Taziyede törenin hukuki olmayan yaptırım gücünü baskın bir biçimde görürüz. Oyunun sonunda annesini öldürmek zorunda kalan Heja‟nın yaşadığı iç çatışmada açıkça görülür.İfa Sahne‟sinde annesiyle arasında geçen repliklerde törenin ne kadar baskın olduğunu ve törenin o topraklarda yaşayan insanların kaderlerini nasıl kendi yaptırımlarına göre değiştirip şekillendirdiği belirgin bir biçimde ifade eder:

Fasla Kadın – İnsan demek töre demektir. Heja. Sade bu bozkır değil, aha şu bozkıra yaban duran makinaların geldiği gâvur elleri bile kendince bir töreye sahaptır. Töre demekse ölmektir, öldürmektir. Ha ususl usul, ha bir göz kırpımında…

Sana düşen beni vurmaktır oğul.

Heja Ağa- Ağalığım cülusu böyle mi kutlanacaktı aney? Böyle mi oturacaktım ağalık minderine?

Fasla Kadın – Ne diyeyim oğul, belki bir gün kader de yorulur. [10]

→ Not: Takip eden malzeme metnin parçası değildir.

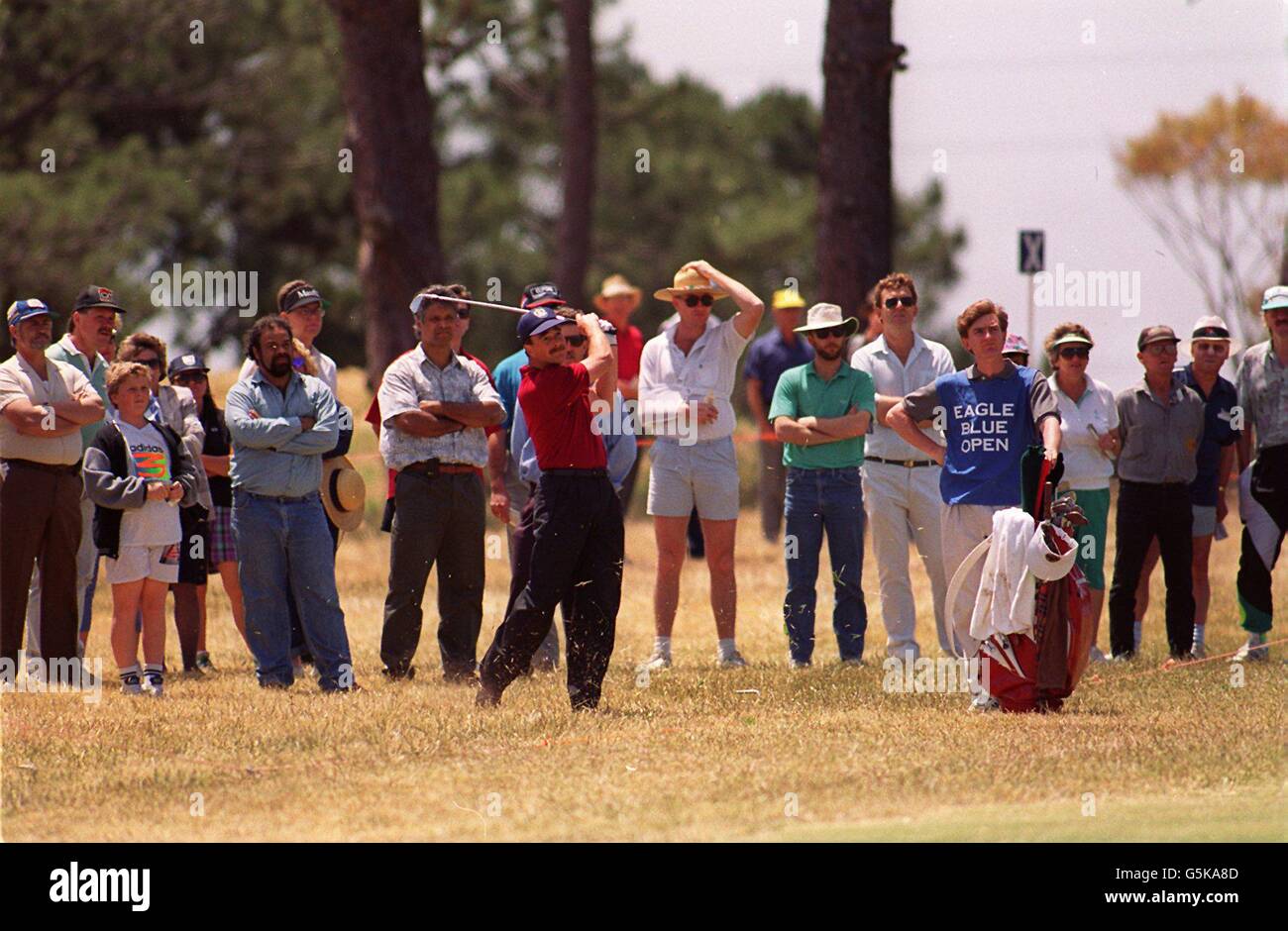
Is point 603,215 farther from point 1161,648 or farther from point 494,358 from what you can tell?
point 1161,648

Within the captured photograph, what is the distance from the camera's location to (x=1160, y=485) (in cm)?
1325

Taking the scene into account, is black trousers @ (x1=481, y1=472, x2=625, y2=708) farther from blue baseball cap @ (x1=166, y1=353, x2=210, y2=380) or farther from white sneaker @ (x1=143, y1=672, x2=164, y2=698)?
blue baseball cap @ (x1=166, y1=353, x2=210, y2=380)

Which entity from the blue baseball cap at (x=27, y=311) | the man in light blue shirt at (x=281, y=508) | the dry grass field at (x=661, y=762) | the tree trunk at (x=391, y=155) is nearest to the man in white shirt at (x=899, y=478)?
the dry grass field at (x=661, y=762)

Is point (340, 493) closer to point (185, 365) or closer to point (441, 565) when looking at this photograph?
point (441, 565)

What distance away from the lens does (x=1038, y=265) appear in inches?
787

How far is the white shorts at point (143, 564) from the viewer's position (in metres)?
11.8

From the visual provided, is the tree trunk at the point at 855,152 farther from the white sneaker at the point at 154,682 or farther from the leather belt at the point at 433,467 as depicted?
the white sneaker at the point at 154,682

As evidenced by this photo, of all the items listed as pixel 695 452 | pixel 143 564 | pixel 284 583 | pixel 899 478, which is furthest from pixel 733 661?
pixel 143 564

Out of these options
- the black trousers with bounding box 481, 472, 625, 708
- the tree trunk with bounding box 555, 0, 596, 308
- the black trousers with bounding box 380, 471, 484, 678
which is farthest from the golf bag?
the tree trunk with bounding box 555, 0, 596, 308

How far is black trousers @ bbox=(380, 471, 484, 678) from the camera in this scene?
1223 cm

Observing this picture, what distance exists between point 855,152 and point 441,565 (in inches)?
297

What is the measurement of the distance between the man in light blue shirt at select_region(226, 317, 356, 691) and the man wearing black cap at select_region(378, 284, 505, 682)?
1.33 feet
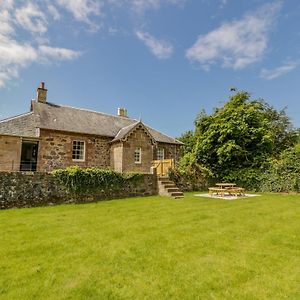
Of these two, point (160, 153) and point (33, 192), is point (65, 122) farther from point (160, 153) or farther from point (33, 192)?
point (160, 153)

Murathan Mungan Mezopotamya topraklarında ki gelenekler ve değer yargılarını o topraklar üzerinde yaşayan insanların karakterleri üzerinden vermiştir. Taziye oyununda görüyoruz ki Mungan‟ın şahit olduğu Güneydoğu sorunu olan töre olgusu, töre –birey çatışmasıyla verilmiştir. Oyun da aşk teması işlenmiş olsa da aşk bu topraklarda yaşamamıştır sadece varlığı destanlaştırılmıştır. Çünkü insanı var eden kendi değerleri değil törenin dayattığı değerlerdir. Sevmeyi hayal edenler aslında sonunu bildikleri ölümü beklemiştir. İnsan, kendi yaptıklarıyla ancak değişimi sağlayabilir hayatında. Murathan Mungan‟ın incelenen oyununda bu değişime karşı bir istek söz konusudur. Ancak insan korkularının da esiri olarak kendi içinde kendini hapsedebilme yeteneğine sahiptir. Bir adım atsa ötesinin ışık olduğunu görür ama o adımı atmadan karanlığın içinde sonunu beklemeyi yeğler.

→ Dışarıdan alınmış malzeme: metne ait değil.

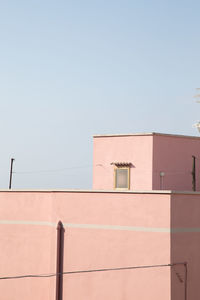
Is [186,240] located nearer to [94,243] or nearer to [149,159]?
[94,243]

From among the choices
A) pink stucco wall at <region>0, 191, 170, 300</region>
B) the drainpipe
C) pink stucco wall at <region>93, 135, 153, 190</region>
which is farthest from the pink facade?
the drainpipe

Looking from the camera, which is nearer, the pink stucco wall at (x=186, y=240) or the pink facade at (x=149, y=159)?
the pink stucco wall at (x=186, y=240)

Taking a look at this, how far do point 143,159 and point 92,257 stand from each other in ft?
28.8

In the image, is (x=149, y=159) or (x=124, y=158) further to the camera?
(x=124, y=158)

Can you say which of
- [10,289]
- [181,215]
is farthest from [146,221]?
[10,289]

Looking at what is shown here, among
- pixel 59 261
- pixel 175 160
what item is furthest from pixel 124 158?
pixel 59 261

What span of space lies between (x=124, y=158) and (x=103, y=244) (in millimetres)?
8881

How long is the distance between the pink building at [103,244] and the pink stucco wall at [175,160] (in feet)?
23.4

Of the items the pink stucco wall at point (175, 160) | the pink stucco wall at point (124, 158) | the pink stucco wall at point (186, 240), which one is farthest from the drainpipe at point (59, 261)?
the pink stucco wall at point (175, 160)

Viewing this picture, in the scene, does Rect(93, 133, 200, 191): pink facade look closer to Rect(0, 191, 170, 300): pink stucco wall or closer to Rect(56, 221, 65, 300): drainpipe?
Rect(0, 191, 170, 300): pink stucco wall

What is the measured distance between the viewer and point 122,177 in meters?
24.1

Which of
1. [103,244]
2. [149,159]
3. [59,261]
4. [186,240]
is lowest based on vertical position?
[59,261]

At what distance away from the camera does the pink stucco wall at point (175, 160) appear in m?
23.4

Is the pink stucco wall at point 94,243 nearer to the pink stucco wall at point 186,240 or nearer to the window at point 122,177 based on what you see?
the pink stucco wall at point 186,240
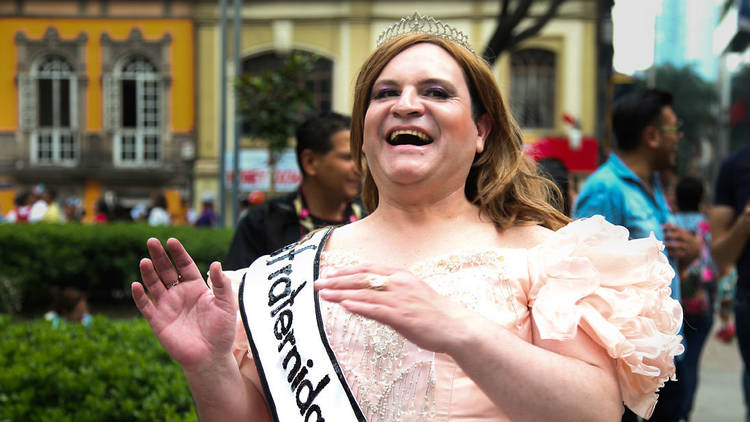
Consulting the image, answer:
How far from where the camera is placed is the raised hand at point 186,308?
1.64 metres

1.2 Turgut ÖZAKMAN’ın Töre Adlı Oyunun İncelenmesi

1 Eylül 1930 tarihinde Ankara’da dünyaya gelen ve Cumhuriyet dönemi Türk tiyatrosunun önemli yazarlarından biri olan Turgut Özakman, geleneksel Türk tiyatrosunun anlatım inceliklerini modern tiyatro anlayışıyla buluşturması bakımından dikkat çeker. Turgut Özakman, altmış yıllık yazarlık yaşamı boyunca genel olarak oyun yazarlığı alanında çalışmalar yapmıştır.Özakman yapıtlarında ülkenin toplumsal sorunlarının hemen hemen hepsine değinmekte, bilinçsizlikten kaynaklandığını düşünmekte ve tüm sorunların çözümünün ancak toplumun eğitimiyle olabileceğini görmektedir.

Özakman‟ın 1985 yılında yakın tarihimize yönelttiği en çarpıcı oyunlarından biri olan ve ilk defa kırsal kesimde işlediği oyunda, ailedeki erkeklerin çoğunu yitirmiş sekiz kadının öyküsü anlatılır. Oyunda yaşam ve ölüm arasındaki ince çizgi özenle işlenmiştir.[11]

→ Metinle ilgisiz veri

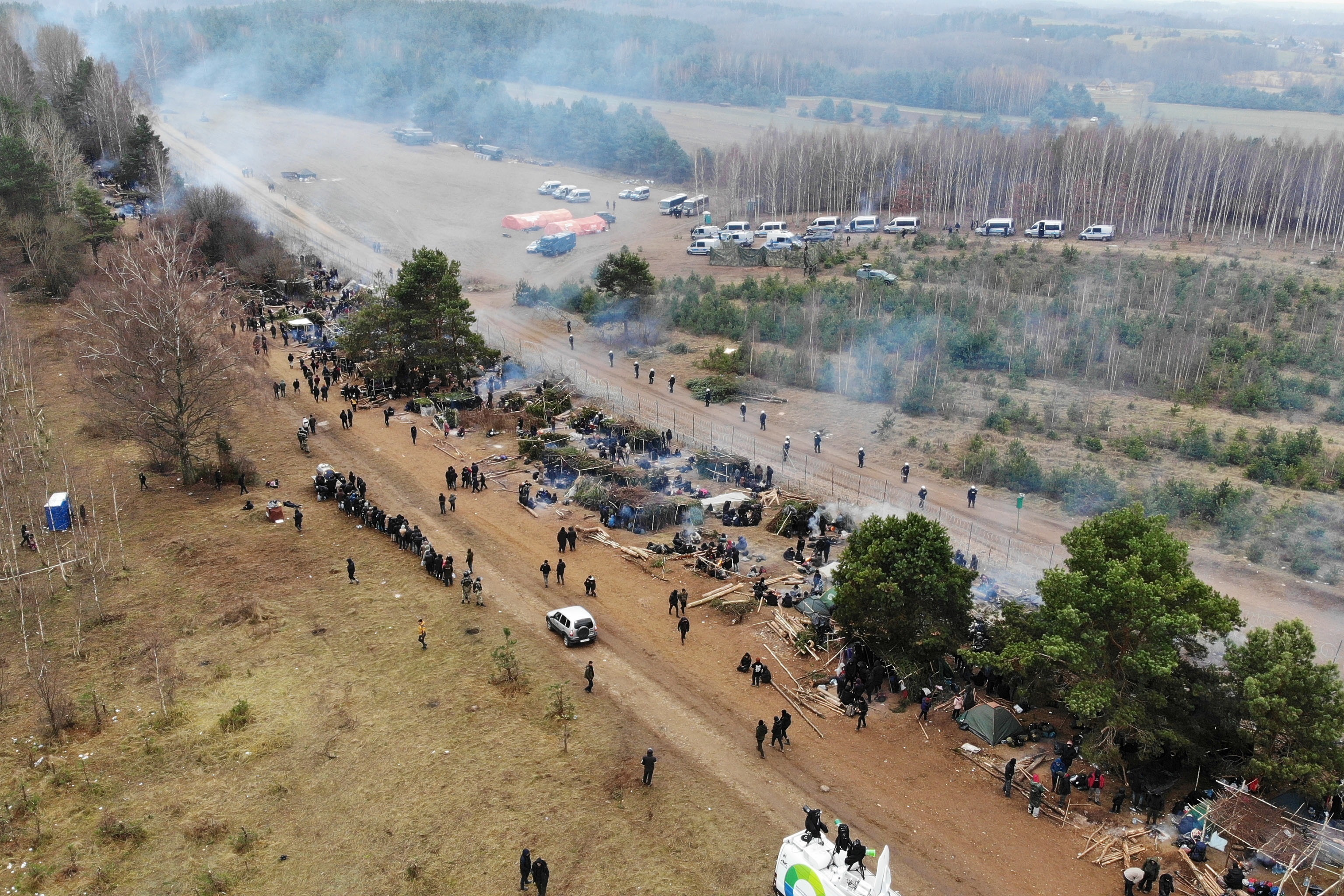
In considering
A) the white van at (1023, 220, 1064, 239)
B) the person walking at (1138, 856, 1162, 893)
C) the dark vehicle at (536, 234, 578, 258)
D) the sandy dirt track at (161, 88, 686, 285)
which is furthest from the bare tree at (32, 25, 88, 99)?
the person walking at (1138, 856, 1162, 893)

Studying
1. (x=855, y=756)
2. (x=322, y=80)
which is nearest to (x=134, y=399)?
(x=855, y=756)

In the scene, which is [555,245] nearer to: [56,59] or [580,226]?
[580,226]

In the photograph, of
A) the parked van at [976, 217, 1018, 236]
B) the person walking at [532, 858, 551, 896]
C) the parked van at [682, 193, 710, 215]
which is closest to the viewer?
the person walking at [532, 858, 551, 896]

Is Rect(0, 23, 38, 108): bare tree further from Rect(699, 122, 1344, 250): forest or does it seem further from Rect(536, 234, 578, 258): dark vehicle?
Rect(699, 122, 1344, 250): forest

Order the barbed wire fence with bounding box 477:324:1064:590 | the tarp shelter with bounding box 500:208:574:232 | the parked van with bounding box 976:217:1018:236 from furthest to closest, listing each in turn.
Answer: the tarp shelter with bounding box 500:208:574:232, the parked van with bounding box 976:217:1018:236, the barbed wire fence with bounding box 477:324:1064:590

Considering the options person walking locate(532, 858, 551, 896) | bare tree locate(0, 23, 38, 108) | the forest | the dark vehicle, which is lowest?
person walking locate(532, 858, 551, 896)

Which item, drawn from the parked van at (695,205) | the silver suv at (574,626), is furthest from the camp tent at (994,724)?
the parked van at (695,205)

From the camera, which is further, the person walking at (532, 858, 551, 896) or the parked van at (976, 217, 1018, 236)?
the parked van at (976, 217, 1018, 236)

Oyunun konusu; 1900‟lerde Erzurum‟un bir köyünde Çolakgiller ile Karagiller olarak bilinen iki aile arasında yıllardır devam eden bir kan davası hüküm sürmektedir. Kara Hasan, hayatta kalan tek oğlu ve ailenin kadınlarının bir kısmı, ölen oğulları Yakup‟un kanlısı Mustafa‟nın köye geldiğini duyunca silahlanarak peşine düşerler. Yaralı olarak ellerinden kurtulan Mustafa evde bulunan aile büyüğü Nene‟ye sığınır. Töreye göre, bir dadaş evine sığınan kişi evin sınırları içinde kalmak üzere Tanrı misafiri kabul edilir ve canı güvence altındadır. Nene yıllardır iki aileden pek çok erkeğin ölümüne ya da hapse düşmesine neden olan kan davasının bitmesini istemektedir. Mustafa‟ya inanarak onu koruması altına alır. Gerçekten de Mustafa adam öldürecek bir yapıda değildir. Yakup‟u da aile baskısı neticesinde, yanlışlıkla öldürmüş, bu yaptığının azabını taşımaktadır. Kara Hasan ve diğerleri intikam peşinde olmalarına rağmen Nene‟nin bu kararına boyun eğerler. İstanbul‟da gördüğü eğlenceleri, oyunları anlatan Mustafa yumuşak ve neşeli kişiliğiyle tüm kadınların kalbini kazanır. Torun Zühre, yıllardır yas tutulan evi neşeye boğan Mustafa‟ya aşık olur. Nene bu aşkı onaylar. Olağanüstü bilgeliğiyle diğerlerini de ikna eder. Çevre baskısından çekindikleri için de iki gencin kaçmasına karar verilir. Zühre‟yi güle oynaya uğurladıktan hemen sonra bir silah sesi duyulur. Olanlardan haberi olmayan ve küçüklüğünden beri kin ve intikam duygusuyla büyütülen Oğul, büyük bir sevinçle eve koşar. Mustafa‟yı vurmuştur. Hem de alnının tam ortasından.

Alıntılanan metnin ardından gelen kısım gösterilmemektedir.